▸ WHAT TO DO: Can you reproduce the material word for word, beginning with the line that contains "How far out" and continuing through the last line of the material?

▸ DATA:

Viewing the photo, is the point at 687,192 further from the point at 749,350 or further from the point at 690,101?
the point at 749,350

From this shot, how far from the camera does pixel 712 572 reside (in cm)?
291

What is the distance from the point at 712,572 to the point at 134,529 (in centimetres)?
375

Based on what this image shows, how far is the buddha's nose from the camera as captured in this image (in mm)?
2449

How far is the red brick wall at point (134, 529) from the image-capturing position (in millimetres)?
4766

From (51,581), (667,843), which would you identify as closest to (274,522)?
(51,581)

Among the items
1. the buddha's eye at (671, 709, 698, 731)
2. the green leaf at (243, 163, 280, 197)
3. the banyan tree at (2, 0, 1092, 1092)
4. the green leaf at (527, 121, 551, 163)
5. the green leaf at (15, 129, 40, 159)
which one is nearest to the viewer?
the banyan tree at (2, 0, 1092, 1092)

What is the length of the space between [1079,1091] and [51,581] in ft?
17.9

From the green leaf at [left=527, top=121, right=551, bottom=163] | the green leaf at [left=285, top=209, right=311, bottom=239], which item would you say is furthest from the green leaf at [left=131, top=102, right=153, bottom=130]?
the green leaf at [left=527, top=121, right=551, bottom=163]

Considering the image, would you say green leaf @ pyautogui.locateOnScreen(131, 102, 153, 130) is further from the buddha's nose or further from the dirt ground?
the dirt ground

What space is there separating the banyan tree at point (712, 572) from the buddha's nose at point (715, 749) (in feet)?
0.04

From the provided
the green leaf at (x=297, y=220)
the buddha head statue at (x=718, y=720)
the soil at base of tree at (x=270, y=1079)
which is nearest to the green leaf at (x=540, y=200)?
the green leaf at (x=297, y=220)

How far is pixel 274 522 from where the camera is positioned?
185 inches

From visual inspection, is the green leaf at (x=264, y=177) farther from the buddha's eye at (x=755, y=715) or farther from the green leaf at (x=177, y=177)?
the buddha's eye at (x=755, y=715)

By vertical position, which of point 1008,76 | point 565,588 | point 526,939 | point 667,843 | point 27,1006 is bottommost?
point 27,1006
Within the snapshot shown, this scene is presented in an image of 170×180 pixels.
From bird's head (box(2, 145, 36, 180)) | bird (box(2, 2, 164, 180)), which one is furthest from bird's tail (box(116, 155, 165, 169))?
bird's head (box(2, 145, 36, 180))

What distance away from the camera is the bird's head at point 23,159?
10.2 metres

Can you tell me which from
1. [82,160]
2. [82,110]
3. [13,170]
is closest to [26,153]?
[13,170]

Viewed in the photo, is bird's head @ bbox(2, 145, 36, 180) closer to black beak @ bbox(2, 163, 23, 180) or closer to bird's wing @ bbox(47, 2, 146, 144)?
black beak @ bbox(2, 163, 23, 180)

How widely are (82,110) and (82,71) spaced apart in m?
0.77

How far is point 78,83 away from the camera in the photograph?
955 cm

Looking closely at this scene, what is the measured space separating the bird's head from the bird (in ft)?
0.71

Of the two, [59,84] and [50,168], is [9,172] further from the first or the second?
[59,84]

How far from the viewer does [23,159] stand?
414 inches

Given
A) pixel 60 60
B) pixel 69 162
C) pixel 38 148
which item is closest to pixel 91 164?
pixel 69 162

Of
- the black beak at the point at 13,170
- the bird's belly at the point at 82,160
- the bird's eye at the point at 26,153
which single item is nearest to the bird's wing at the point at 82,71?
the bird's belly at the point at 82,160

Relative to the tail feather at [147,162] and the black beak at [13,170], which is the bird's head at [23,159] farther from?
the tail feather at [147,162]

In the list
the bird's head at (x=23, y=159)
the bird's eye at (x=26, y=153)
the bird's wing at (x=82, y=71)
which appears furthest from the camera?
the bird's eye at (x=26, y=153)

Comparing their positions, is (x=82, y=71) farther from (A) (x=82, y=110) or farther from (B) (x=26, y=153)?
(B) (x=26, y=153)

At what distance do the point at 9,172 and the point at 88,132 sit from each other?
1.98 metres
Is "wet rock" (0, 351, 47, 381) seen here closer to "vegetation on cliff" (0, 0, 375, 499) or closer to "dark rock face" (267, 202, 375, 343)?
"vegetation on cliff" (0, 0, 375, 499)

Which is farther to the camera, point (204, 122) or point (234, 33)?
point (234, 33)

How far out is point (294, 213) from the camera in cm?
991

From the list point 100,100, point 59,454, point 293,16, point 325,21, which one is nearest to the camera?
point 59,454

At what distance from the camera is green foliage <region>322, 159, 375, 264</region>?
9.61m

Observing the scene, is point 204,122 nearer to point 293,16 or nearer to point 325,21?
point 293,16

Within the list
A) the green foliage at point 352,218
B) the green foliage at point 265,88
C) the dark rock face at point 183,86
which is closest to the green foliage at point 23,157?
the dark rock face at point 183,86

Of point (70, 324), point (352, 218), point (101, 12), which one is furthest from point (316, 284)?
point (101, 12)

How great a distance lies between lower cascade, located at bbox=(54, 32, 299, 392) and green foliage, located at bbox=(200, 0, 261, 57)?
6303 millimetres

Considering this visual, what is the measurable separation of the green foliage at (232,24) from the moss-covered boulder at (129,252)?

▸ RESPONSE:
How far out is point (294, 213) from the camera in cm?
991

From the list point 100,100, point 59,454, point 293,16, point 325,21, which one is nearest to the camera?
point 59,454

At what distance from the camera is green foliage <region>322, 159, 375, 264</region>?
9.61m

Observing the scene, is point 204,122 nearer to point 293,16 or nearer to point 325,21?
point 293,16

Within the list
A) the green foliage at point 352,218
B) the green foliage at point 265,88
C) the dark rock face at point 183,86
which is closest to the green foliage at point 23,157?
the dark rock face at point 183,86

Of point (70, 324), point (352, 218), point (101, 12), which one is furthest from point (316, 284)?
point (101, 12)

How great a distance lies between lower cascade, located at bbox=(54, 32, 299, 392) and green foliage, located at bbox=(200, 0, 261, 57)?
6303 millimetres

Considering this visual, what is the measurable separation of the green foliage at (232,24) from the moss-covered boulder at (129,252)?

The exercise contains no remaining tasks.